**Document segment:**
How to Detect Tables in PDF with Scanned Images

It might might seem impossible to detect tables in scanned images: there is no text in an image, hence there cannot be a table either. While it is true that an image is not textual data, it could represent text. So, if we want to have some hope of finding a table, we must first detect and extract any text contained in the image. Luckily we can actually extract textual information from an image, using OCR techniques, Optical Character Recognition.

This is the first step: we try to detect text with OCR software. The best open-source software for this task is Tesseract, so that is the one used by the software we chose to analyze images. OCR has improved a lot from its clunky origins. Some commercial software can even recognize your own handwriting (after some training). Tesseract is not quite there yet, but it generally works well enough for some needs.

The PDF Format Has a Secret

Once we have detected all the text we can get from the PDF, we have a new problem. We have gained some text, but we have also lost all information about the position of the text, so we have no chance to understand whether there is a table or not. That would be bad. However, this time the PDF format is helpful, in that it allows to precisely annotate an image.

Basically we can hide inside the PDF the text found by OCR in the exact position in which it appears in the image. This feature is also used to copy-and-paste from PDF containing scanned images.

Let’s see an example of a PDF containing a scanned image that has been annotated with text detected by OCR software. The original PDF had no text in it. In the following image all the text in the PDF has been selected. This is the content that you could paste manually somewhere else.

Example of an annotated PDF containing a scanned image with text selected
Example of an annotated PDF containing a scanned image with text selected

Now let’s compare that result with the text found directly in a textual PDF. Also in this image the text has been selected.

Example of a textual PDF with text selected
Example of a textual PDF with text selected

As you can see the organization of the text looks fairly similar.

How Can We Do That?

**Excerpted records:**

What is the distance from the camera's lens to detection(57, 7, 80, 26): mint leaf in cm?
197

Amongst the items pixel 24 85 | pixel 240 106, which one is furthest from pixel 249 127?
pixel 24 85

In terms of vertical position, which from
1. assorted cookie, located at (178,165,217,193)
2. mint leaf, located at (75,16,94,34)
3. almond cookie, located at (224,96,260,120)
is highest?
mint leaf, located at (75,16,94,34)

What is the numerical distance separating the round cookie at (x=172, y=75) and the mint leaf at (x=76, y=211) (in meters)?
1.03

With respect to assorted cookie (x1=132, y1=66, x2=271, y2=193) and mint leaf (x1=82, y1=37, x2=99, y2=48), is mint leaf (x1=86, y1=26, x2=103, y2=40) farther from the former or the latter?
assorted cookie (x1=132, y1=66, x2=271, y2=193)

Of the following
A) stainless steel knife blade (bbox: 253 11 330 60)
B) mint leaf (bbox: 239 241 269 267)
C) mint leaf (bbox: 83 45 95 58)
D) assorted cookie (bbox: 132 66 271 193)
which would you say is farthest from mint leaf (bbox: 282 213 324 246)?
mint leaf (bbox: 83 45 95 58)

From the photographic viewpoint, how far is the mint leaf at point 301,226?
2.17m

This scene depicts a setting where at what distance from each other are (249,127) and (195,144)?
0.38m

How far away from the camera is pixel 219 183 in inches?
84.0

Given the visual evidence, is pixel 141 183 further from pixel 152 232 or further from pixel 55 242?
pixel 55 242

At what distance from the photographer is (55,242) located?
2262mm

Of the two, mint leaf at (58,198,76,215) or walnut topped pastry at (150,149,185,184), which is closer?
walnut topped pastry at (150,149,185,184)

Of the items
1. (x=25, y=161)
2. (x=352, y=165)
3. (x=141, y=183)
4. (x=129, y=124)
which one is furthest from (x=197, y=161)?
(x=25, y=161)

**Goal of the exercise:**
From the piece on detecting tables in scanned PDFs above, write out the passage between "Once we have" and "manually somewhere else.", inclusive.

**Response below:**
Once we have detected all the text we can get from the PDF, we have a new problem. We have gained some text, but we have also lost all information about the position of the text, so we have no chance to understand whether there is a table or not. That would be bad. However, this time the PDF format is helpful, in that it allows to precisely annotate an image.

Basically we can hide inside the PDF the text found by OCR in the exact position in which it appears in the image. This feature is also used to copy-and-paste from PDF containing scanned images.

Let’s see an example of a PDF containing a scanned image that has been annotated with text detected by OCR software. The original PDF had no text in it. In the following image all the text in the PDF has been selected. This is the content that you could paste manually somewhere else.